Pass data between pipeline steps

Completed

Often, a pipeline line includes at least one step that depends on the output of a preceding step. For example, you might use a step that runs a python script to preprocess some data, which must then be used in a subsequent step to train a model.

The OutputFileDatasetConfig Object

The OutputFileDatasetConfig object is a special kind of dataset that:

  • References a location in a datastore for interim storage of data.
  • Creates a data dependency between pipeline steps.

You can view a OutputFileDatasetConfig object as an intermediary store for data that must be passed from a step to a subsequent step.

An OutputFileDatasetConfig object as an intermediary data store between steps

OutputFileDatasetConfig Step Inputs and Outputs

To use a OutputFileDatasetConfig object to pass data between steps, you must:

  1. Define a named OutputFileDatasetConfig object that references a location in a datastore. If no explicit datastore is specified, the default datastore is used.
  2. Pass the OutputFileDatasetConfig object as a script argument in steps that run scripts.
  3. Include code in those scripts to write to the OutputFileDatasetConfig argument as an output or read it as an input.

For example, the following code defines a OutputFileDatasetConfig object that for the preprocessed data that must be passed between the steps.

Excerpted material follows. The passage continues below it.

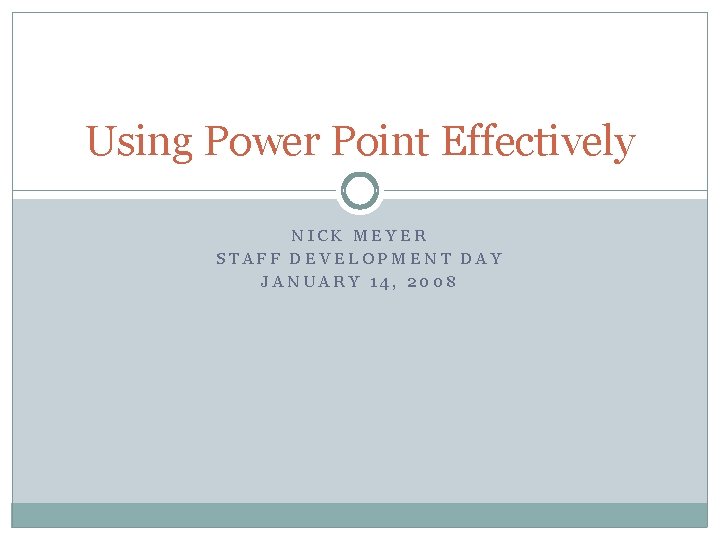 Using Power Point Effectively

NICK MEYER
STAFF DEVELOPMENT DAY
JANUARY 14, 2008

from azureml.data import OutputFileDatasetConfig
from azureml.pipeline.steps import PythonScriptStep, EstimatorStep

# Get a dataset for the initial data
raw_ds = Dataset.get_by_name(ws, 'raw_dataset')

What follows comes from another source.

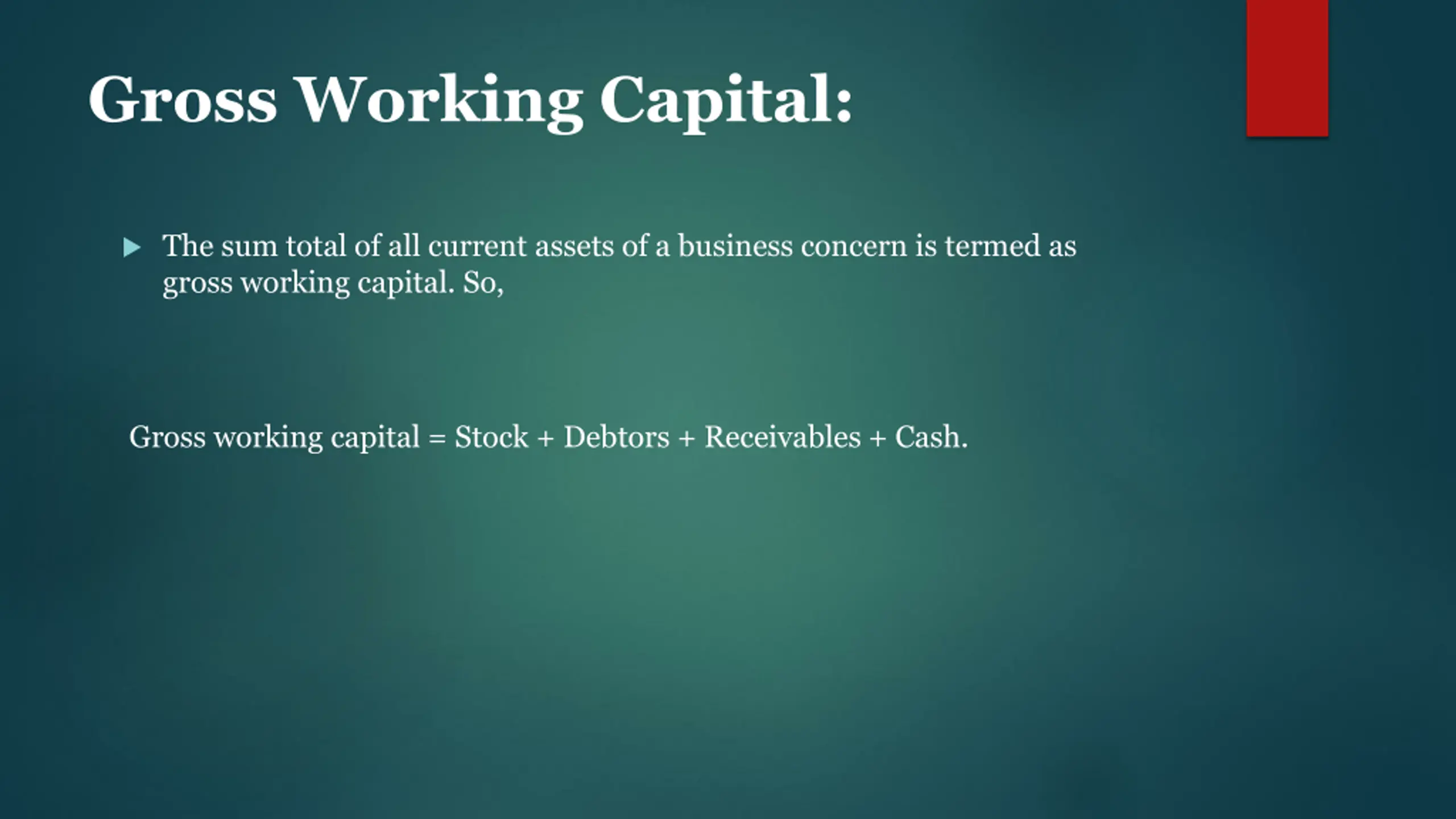 Gross Working Capital:

The sum total of all current assets of a business concern is termed as gross working capital. So,

Gross working capital = Stock + Debtors + Receivables + Cash.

# Define a PipelineData object to pass data between steps
data_store = ws.get_default_datastore()
prepped_data = OutputFileDatasetConfig('prepped')

# Step to run a Python script
step1 = PythonScriptStep(name = 'prepare data',
                         source_directory = 'scripts',
                         script_name = 'data_prep.py',
                         compute_target = 'aml-cluster',
                         # Script arguments include PipelineData
                         arguments = ['--raw-ds', raw_ds.as_named_input('raw_data'),
                                      '--out_folder', prepped_data])

# Step to run an estimator
step2 = PythonScriptStep(name = 'train model',
                         source_directory = 'scripts',
                         script_name = 'train_model.py',
                         compute_target = 'aml-cluster',
                         # Pass as script argument
                         arguments=['--training-data', prepped_data.as_input()])

In the scripts themselves, you can obtain a reference to the OutputFileDatasetConfig object from the script argument, and use it like a local folder.

# code in data_prep.py
from azureml.core import Run
import argparse
import os

# Get the experiment run context
run = Run.get_context()

# Get arguments
parser = argparse.ArgumentParser()
parser.add_argument('--raw-ds', type=str, dest='raw_dataset_id')
parser.add_argument('--out_folder', type=str, dest='folder')
args = parser.parse_args()
output_folder = args.folder

# Get input dataset as dataframe
raw_df = run.input_datasets['raw_data'].to_pandas_dataframe()

# code to prep data (in this case, just select specific columns)
prepped_df = raw_df[['col1', 'col2', 'col3']]

# Save prepped data to the PipelineData location
os.makedirs(output_folder, exist_ok=True)
output_path = os.path.join(output_folder, 'prepped_data.csv')
prepped_df.to_csv(output_path)